Collected data entries:
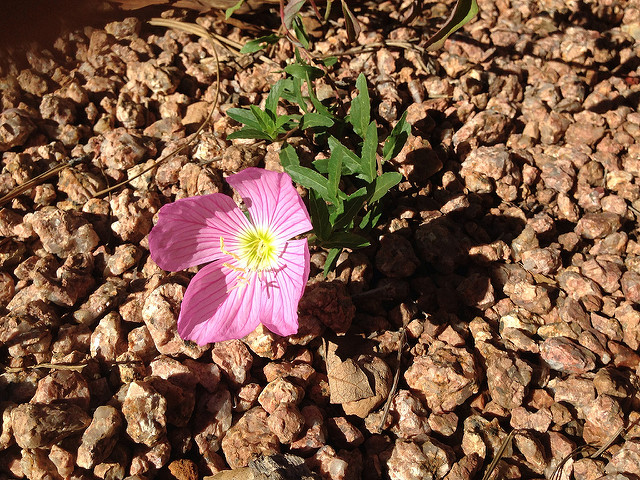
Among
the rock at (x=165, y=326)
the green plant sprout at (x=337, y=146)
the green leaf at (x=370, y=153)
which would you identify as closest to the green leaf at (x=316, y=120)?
the green plant sprout at (x=337, y=146)

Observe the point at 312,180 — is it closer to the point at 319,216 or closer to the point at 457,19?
the point at 319,216

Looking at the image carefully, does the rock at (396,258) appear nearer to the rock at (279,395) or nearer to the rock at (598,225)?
the rock at (279,395)

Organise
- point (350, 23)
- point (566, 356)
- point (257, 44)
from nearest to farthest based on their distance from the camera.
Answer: point (566, 356)
point (350, 23)
point (257, 44)

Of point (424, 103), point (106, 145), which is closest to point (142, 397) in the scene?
point (106, 145)

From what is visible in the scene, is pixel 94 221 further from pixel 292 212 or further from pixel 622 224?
pixel 622 224

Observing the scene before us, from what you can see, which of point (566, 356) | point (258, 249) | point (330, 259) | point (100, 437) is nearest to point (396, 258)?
point (330, 259)

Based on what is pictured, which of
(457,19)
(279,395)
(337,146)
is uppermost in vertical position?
A: (457,19)
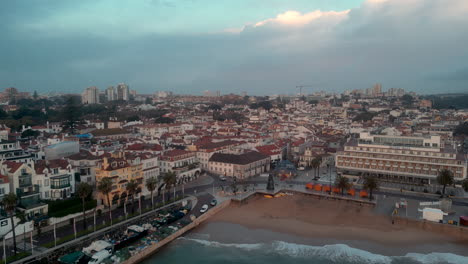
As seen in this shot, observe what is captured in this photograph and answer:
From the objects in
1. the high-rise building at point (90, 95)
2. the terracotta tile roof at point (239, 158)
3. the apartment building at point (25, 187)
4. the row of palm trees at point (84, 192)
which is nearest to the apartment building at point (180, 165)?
the terracotta tile roof at point (239, 158)

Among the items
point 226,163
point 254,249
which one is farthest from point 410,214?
point 226,163

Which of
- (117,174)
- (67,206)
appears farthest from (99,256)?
(117,174)

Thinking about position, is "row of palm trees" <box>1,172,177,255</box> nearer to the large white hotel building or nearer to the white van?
the white van

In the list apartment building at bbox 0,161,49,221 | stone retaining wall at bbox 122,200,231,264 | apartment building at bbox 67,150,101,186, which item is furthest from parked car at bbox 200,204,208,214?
apartment building at bbox 0,161,49,221

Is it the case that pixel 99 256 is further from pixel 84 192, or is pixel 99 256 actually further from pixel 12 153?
pixel 12 153

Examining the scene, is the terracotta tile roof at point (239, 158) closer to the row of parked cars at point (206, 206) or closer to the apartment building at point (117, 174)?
the row of parked cars at point (206, 206)

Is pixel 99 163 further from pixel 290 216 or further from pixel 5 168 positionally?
pixel 290 216
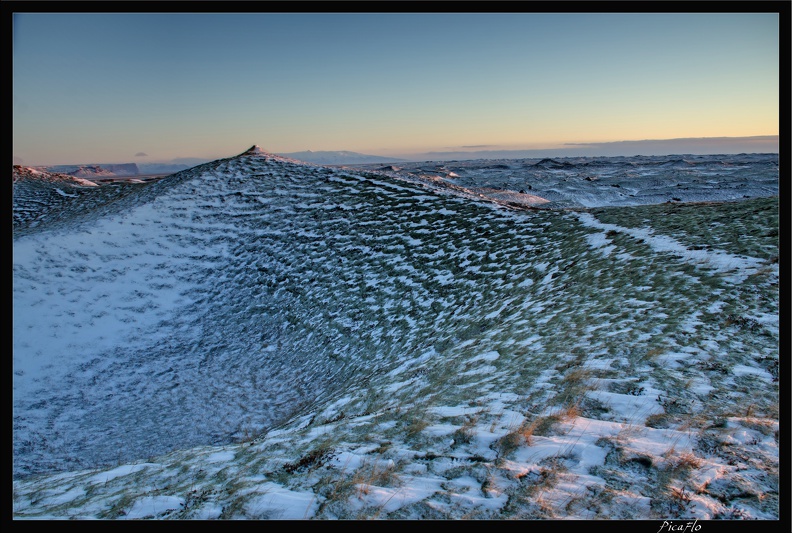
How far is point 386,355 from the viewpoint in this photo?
38.7 feet

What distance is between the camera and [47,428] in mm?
11172

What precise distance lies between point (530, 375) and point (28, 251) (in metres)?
22.6

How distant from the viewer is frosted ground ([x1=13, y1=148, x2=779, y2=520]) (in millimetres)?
4051

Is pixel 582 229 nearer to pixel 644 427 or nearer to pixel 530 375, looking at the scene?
pixel 530 375
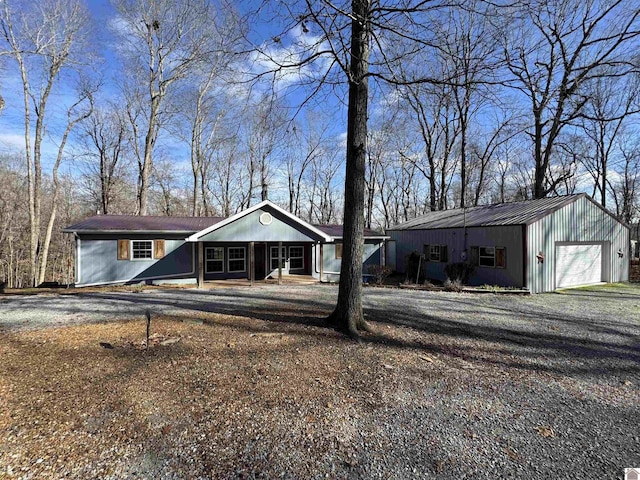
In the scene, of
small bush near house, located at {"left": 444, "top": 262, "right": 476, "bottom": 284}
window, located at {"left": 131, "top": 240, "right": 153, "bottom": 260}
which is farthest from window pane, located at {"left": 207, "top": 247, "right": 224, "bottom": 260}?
small bush near house, located at {"left": 444, "top": 262, "right": 476, "bottom": 284}

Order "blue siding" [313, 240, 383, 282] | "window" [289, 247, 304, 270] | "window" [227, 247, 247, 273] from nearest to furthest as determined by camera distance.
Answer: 1. "window" [227, 247, 247, 273]
2. "blue siding" [313, 240, 383, 282]
3. "window" [289, 247, 304, 270]

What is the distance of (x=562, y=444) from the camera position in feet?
9.27

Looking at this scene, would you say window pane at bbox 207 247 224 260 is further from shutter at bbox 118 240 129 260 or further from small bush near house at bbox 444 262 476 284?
small bush near house at bbox 444 262 476 284

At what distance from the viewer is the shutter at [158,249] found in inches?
534

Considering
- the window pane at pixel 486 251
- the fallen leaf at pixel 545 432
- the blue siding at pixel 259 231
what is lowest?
the fallen leaf at pixel 545 432

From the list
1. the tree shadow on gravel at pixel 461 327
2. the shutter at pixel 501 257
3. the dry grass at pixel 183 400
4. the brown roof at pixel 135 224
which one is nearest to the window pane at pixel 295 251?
the brown roof at pixel 135 224

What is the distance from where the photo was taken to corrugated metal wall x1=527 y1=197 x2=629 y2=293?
12578 mm

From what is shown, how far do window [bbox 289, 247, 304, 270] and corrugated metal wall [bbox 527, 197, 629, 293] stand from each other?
10.2 meters

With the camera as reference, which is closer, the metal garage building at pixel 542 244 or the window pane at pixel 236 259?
the metal garage building at pixel 542 244

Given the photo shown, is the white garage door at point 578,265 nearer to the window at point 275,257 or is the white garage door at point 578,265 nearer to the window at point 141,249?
the window at point 275,257

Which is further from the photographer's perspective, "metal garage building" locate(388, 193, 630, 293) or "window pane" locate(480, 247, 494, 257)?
"window pane" locate(480, 247, 494, 257)

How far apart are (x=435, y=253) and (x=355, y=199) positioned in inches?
→ 521

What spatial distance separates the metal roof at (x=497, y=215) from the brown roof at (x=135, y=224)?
505 inches

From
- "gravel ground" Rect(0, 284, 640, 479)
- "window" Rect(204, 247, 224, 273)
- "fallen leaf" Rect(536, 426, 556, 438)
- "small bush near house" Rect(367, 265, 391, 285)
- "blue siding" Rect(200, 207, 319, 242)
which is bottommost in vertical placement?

GIVEN TASK: Update all of the lines above by replacing "high-rise building" with "tower block" wherever it occurs, and leave everything else unchanged. Leave the pictures out of your answer.

FINISHED EXERCISE:
Among
the rock at (x=165, y=326)
the green plant sprout at (x=337, y=146)
the green leaf at (x=370, y=153)
which would you identify as closest to the green leaf at (x=316, y=120)?
the green plant sprout at (x=337, y=146)

Observe the point at 312,180 — is it closer to the point at 319,216 or closer to the point at 457,19?
the point at 319,216

Looking at the image carefully, does the rock at (396,258) appear nearer to the rock at (279,395) or nearer to the rock at (598,225)?
the rock at (279,395)

Organise
- point (350, 23)
- point (566, 356)
- point (257, 44)
from nearest to farthest based on their distance from the camera.
Answer: point (566, 356)
point (350, 23)
point (257, 44)

Of point (424, 103), point (106, 145), which is closest to point (142, 397) in the scene?
point (106, 145)

From what is visible in the scene, is pixel 94 221 further from pixel 292 212 or further from pixel 622 224?
pixel 622 224

Observing the scene before us, from what you can see, which of point (566, 356) | point (258, 249) | point (330, 259) | point (100, 437) is nearest to point (396, 258)?
point (330, 259)

Based on what is pictured, which of
(457,19)
(279,395)
(337,146)
is uppermost in vertical position?
A: (457,19)
As seen in this shot, observe what is captured in this photograph and answer:
From the objects in
1. the tower block at point (90, 95)
2. the terracotta tile roof at point (239, 158)
3. the apartment building at point (25, 187)
4. the row of palm trees at point (84, 192)
which is nearest to the apartment building at point (180, 165)?
the terracotta tile roof at point (239, 158)

Among the items
point 226,163
point 254,249
which one is farthest from point 410,214?
point 226,163

Which of
- (117,174)
- (67,206)
appears farthest from (99,256)?
(117,174)

Thinking about position, is "row of palm trees" <box>1,172,177,255</box> nearer to the large white hotel building or nearer to the white van?
the white van

In the list apartment building at bbox 0,161,49,221 | stone retaining wall at bbox 122,200,231,264 | apartment building at bbox 67,150,101,186, which item is furthest from parked car at bbox 200,204,208,214?
apartment building at bbox 0,161,49,221

Is it the case that pixel 99 256 is further from pixel 84 192, or is pixel 99 256 actually further from pixel 12 153?
pixel 12 153

Examining the scene, is the terracotta tile roof at point (239, 158) closer to the row of parked cars at point (206, 206) or closer to the apartment building at point (117, 174)?
the row of parked cars at point (206, 206)

Is pixel 99 163 further from pixel 290 216 or further from pixel 5 168 positionally?
pixel 290 216
How far is point 386,355 from the viewpoint in this photo?
38.7 feet

What distance is between the camera and [47,428] in mm?
11172

What precise distance lies between point (530, 375) and point (28, 251) (in metres)?
22.6

How distant from the viewer is frosted ground ([x1=13, y1=148, x2=779, y2=520]) (in millimetres)?
4051

Is pixel 582 229 nearer to pixel 644 427 or nearer to pixel 530 375, looking at the scene?
pixel 530 375
In the scene, of
small bush near house, located at {"left": 444, "top": 262, "right": 476, "bottom": 284}
window, located at {"left": 131, "top": 240, "right": 153, "bottom": 260}
which is farthest from window pane, located at {"left": 207, "top": 247, "right": 224, "bottom": 260}?
small bush near house, located at {"left": 444, "top": 262, "right": 476, "bottom": 284}

Order "blue siding" [313, 240, 383, 282] | "window" [289, 247, 304, 270] | "window" [227, 247, 247, 273] from nearest to furthest as determined by camera distance.
Answer: 1. "window" [227, 247, 247, 273]
2. "blue siding" [313, 240, 383, 282]
3. "window" [289, 247, 304, 270]

What is the distance of (x=562, y=444) from the camera position in feet?
9.27

Looking at this scene, would you say window pane at bbox 207 247 224 260 is further from shutter at bbox 118 240 129 260 or further from small bush near house at bbox 444 262 476 284?
small bush near house at bbox 444 262 476 284

At what distance from the viewer is the shutter at [158,249] found in inches?
534

Considering
- the window pane at pixel 486 251
- the fallen leaf at pixel 545 432
- the blue siding at pixel 259 231
what is lowest?
the fallen leaf at pixel 545 432

From the list
1. the tree shadow on gravel at pixel 461 327
2. the shutter at pixel 501 257
3. the dry grass at pixel 183 400
4. the brown roof at pixel 135 224
which one is nearest to the window pane at pixel 295 251?
the brown roof at pixel 135 224

What is the distance from where the photo was taken to corrugated metal wall x1=527 y1=197 x2=629 y2=293?
12578 mm

From what is shown, how far do window [bbox 289, 247, 304, 270] and corrugated metal wall [bbox 527, 197, 629, 293] stand from each other?
10.2 meters

With the camera as reference, which is closer, the metal garage building at pixel 542 244 or the window pane at pixel 236 259?
the metal garage building at pixel 542 244

Given the photo shown, is the white garage door at point 578,265 nearer to the window at point 275,257 or is the white garage door at point 578,265 nearer to the window at point 141,249?
the window at point 275,257

Which is further from the photographer's perspective, "metal garage building" locate(388, 193, 630, 293) or "window pane" locate(480, 247, 494, 257)?
"window pane" locate(480, 247, 494, 257)

How far apart are (x=435, y=253) and (x=355, y=199) positioned in inches?
→ 521

What spatial distance separates the metal roof at (x=497, y=215) from the brown roof at (x=135, y=224)?
505 inches

From
- "gravel ground" Rect(0, 284, 640, 479)
- "window" Rect(204, 247, 224, 273)
- "fallen leaf" Rect(536, 426, 556, 438)
- "small bush near house" Rect(367, 265, 391, 285)
- "blue siding" Rect(200, 207, 319, 242)
which is bottommost in vertical placement?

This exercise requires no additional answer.